* ASSIGNED TASK: Those lines of the records that contain "นยนต" are to be located and copied.

────────────────────────────────────────

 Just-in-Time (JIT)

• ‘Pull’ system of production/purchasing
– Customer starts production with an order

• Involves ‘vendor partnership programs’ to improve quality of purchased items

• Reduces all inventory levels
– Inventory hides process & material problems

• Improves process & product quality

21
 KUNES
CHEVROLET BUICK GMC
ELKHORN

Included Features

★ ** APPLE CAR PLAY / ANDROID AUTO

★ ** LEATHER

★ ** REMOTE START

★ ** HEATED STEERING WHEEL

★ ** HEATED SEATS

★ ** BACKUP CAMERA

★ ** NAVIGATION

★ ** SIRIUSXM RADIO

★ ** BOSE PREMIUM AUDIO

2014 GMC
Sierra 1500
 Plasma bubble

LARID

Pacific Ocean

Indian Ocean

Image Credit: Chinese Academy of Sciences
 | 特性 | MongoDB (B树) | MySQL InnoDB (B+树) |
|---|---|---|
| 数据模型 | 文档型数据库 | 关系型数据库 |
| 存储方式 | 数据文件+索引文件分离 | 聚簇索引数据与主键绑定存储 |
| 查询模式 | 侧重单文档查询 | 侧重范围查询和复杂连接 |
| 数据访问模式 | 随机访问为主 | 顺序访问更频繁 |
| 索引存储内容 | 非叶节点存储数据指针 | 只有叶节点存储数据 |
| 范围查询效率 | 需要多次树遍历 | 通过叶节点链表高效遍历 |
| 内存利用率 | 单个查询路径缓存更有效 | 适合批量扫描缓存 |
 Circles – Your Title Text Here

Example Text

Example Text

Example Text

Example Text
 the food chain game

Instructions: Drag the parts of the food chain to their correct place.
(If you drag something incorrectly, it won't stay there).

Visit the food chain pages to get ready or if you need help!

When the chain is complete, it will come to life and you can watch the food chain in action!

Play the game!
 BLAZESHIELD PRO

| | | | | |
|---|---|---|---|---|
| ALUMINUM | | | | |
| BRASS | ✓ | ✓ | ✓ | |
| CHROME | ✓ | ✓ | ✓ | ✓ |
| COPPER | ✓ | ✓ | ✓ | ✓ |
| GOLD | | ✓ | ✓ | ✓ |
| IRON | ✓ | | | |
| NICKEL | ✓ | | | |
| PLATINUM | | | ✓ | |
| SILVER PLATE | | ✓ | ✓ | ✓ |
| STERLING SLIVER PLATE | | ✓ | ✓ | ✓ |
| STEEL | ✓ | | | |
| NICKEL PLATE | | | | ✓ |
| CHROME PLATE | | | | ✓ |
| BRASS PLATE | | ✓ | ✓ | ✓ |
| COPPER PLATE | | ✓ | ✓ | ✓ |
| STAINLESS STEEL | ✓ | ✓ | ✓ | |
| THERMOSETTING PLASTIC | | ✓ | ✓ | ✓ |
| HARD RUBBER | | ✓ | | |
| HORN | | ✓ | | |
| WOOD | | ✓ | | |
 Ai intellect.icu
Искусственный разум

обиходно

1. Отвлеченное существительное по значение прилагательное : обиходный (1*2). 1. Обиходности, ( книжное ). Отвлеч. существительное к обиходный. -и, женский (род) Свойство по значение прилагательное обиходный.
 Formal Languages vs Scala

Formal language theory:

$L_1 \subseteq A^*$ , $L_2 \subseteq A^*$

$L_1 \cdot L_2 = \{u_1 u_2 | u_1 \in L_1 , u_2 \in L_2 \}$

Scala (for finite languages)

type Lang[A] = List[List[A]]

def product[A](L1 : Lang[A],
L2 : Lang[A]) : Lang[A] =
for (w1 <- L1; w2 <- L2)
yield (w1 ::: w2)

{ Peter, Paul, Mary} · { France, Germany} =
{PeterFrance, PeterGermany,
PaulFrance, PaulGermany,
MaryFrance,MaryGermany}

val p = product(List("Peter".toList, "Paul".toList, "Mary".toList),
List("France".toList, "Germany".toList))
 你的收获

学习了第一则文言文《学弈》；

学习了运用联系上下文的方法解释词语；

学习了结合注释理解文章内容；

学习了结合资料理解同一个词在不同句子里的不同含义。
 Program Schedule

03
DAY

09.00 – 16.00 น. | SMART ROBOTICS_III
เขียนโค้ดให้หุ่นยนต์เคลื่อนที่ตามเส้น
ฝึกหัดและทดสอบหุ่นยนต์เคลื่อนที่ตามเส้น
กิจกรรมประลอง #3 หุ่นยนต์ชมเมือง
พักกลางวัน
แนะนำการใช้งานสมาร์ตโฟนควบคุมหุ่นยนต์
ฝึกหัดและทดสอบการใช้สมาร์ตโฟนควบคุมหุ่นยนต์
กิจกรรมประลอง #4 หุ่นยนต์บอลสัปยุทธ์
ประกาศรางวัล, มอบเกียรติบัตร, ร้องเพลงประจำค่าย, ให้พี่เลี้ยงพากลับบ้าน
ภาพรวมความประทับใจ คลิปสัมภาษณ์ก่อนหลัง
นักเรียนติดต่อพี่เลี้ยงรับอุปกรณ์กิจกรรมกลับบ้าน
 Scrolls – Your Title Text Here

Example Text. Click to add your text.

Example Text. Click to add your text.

────────────────────────────────────────

* EXERCISE RESULT:
เขียนโค้ดให้หุ่นยนต์เคลื่อนที่ตามเส้น
ฝึกหัดและทดสอบหุ่นยนต์เคลื่อนที่ตามเส้น
กิจกรรมประลอง #3 หุ่นยนต์ชมเมือง
แนะนำการใช้งานสมาร์ตโฟนควบคุมหุ่นยนต์
ฝึกหัดและทดสอบการใช้สมาร์ตโฟนควบคุมหุ่นยนต์
กิจกรรมประลอง #4 หุ่นยนต์บอลสัปยุทธ์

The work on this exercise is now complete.